Additional comparisons of the analytics were completed to assess optimum
extraction times and overall hop impact on the product. A compilation
of chemical and sensory results was used to evaluate the change-rates in
hop impact during lager beer fermentation.
Urs Wellhoener is the corporate manager for yeast and fermentation
for the Boston Beer Company, having joined the company in 2007. His
focuses are yeast management and microbiology. He is a technical
graduate as brewer and maltster (1991–1993) and received a Dipl.-Ing.
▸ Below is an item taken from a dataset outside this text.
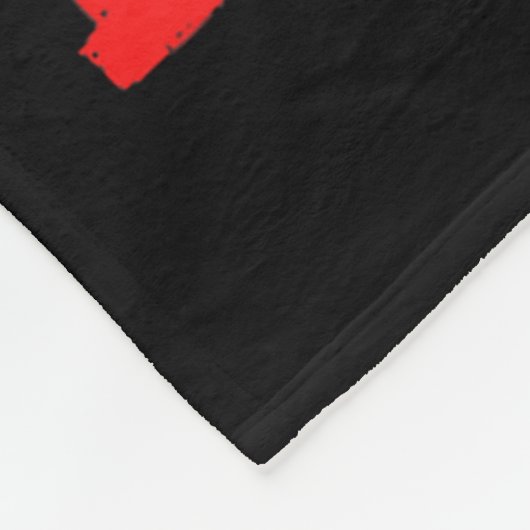 I Don't Give A For  Fleece Deken (Hoek)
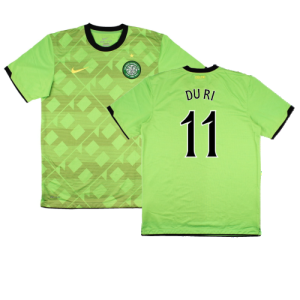 Celtic 2010-11 Away Shirt (Sponsorless) (M) (Excellent) (Du Ri 11) Celtic 2010-11 Away Shirt (Sponsorless) (M) (Excellent) (Du Ri 11)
degree from the Faculty of Brewing and Food Technology of the Technische
Universität München-Weihenstephan (TUM) in 1999. After graduation in
1999, he was a project manager on a yeast project at Veltins Brewery,
Meschede-Grevenstein (1999–2000). Between 2000 and 2007 Urs was a
scientific assistant and doctorate at the Chair of Brewing Technology II
at the Weihenstephan Center of Food and Life Sciences, TUM. Urs
received his Ph.D. degree for his studies on yeast physiology during
fermentation and propagation. During this time he also worked for
Muellerbraeu, Pfaffenhofen, Germany, as QC manager.